> _Extracted text_:

━━━━━━━━━━━━━━━━━━━━━━━━━━━━━━

I walk around town a lot talking to people, and am always amazed at the way rumors gestate and then become live and rampant, and again at the assumptions people have when they hear certain words spoken and read no further. Hot-button phrases like “affordable housing” and “central wastewater system” end up growing large in minds, yet all these resources are available to alleviate worries and fears. So let me get into this a bit in this newsletter.

AFFORDABLE HOUSING does not mean Section 8 housing that falls into squalor. What does it mean for Pine Plains? First of all, it is a goal set by the Comprehensive Plan as far back as the 1990s. Then the Town recognized the need for housing that our own children might live in to start their families, or workers on farms and at local businesses can afford to live in. That hasn’t changed. If anything, availability has gotten much worse. So, what do we do? We study it for the best possible solution for a small rural town, because that solution is also subject to the zoning here. Our first step has been to re-zone for accessory dwellings, so that a homeowner can build an apartment in a barn or garage to rent out OR live in, thereby renting out the larger house. This will actually open up a lot of possibility for rental housing here if people choose to go this route. And it allows our seniors, who may be living in homes they can’t take care of anymore, to move into a smaller place right on their own land. As regards the 21 acres in the middle of town owned by the NYC Catholic Archdiocese, they have recently contacted us to begin talking about what they might do with their land. Suffice it to say, NO developer would touch it if we don’t have a central wastewater system for them to tie into. (Check out Woodstock Commons for the development built by RUPCO across the river. These are 2-story apartment buildings which are mixed-income set in the woods, with park-like pathways all around them. Think how nice it would be to take a walk at night on those pathways through preserved meadows and see your neighbors and meet new people…)

At any rate, I attended the 2nd meeting of the DC Housing Committee, and learned more interesting facts: in discussing trends, we looked at graphs of financial states versus home-buying/renting ability. In a nutshell, the top tier of earners make over $150,000. The lowest tier make under 50,000. Middle and lower middle make 50,000 to 100,000 plus. Upper middle is 100,000 to 150,000. Top tier earners came up to Dutchess County able to buy from the lowest tier sellers, with the money renovate those houses. They got “deals”. But when they renovate, they add to the cost of their homes making them unreachable by the middle tiers.  The lowest tier stayed in houses no one else wants. The middle tiers faced housing prices they could not afford. In addition, wages remained stagnant for the lowest tier, but rose for all the other tiers. Renters in the middle tiers can generally afford rising rents, but in the lowest tiers, people cannot. Hence, we have a housing crisis.

━━━━━━━━━━━━━━━━━━━━━━━━━━━━━━

> _Data for analysis_:
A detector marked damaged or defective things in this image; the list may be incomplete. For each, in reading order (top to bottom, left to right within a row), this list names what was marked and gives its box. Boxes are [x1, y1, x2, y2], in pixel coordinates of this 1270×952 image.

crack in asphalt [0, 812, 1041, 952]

━━━━━━━━━━━━━━━━━━━━━━━━━━━━━━

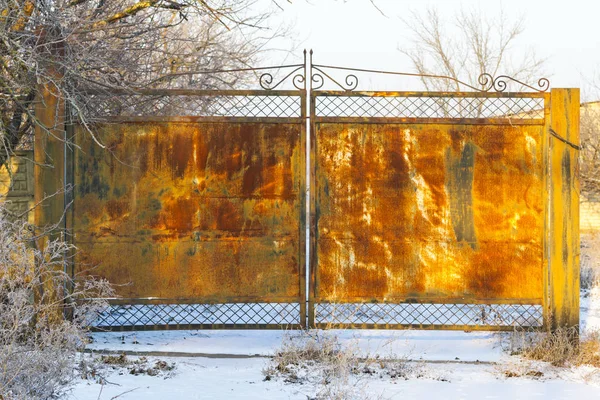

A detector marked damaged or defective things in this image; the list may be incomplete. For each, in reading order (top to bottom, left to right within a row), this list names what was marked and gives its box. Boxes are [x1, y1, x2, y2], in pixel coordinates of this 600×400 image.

━━━━━━━━━━━━━━━━━━━━━━━━━━━━━━

> _Action item 1_:
In the newsletter, who owns the 21 acres in the middle of town?
> _Action item 2_:
Copy the stretch of the newsletter from "I walk around" through "in this newsletter.".
The listing is separate material and has nothing to do with the newsletter.

> _Answer section 1_:
The NYC Catholic Archdiocese.

> _Answer section 2_:
I walk around town a lot talking to people, and am always amazed at the way rumors gestate and then become live and rampant, and again at the assumptions people have when they hear certain words spoken and read no further. Hot-button phrases like “affordable housing” and “central wastewater system” end up growing large in minds, yet all these resources are available to alleviate worries and fears. So let me get into this a bit in this newsletter.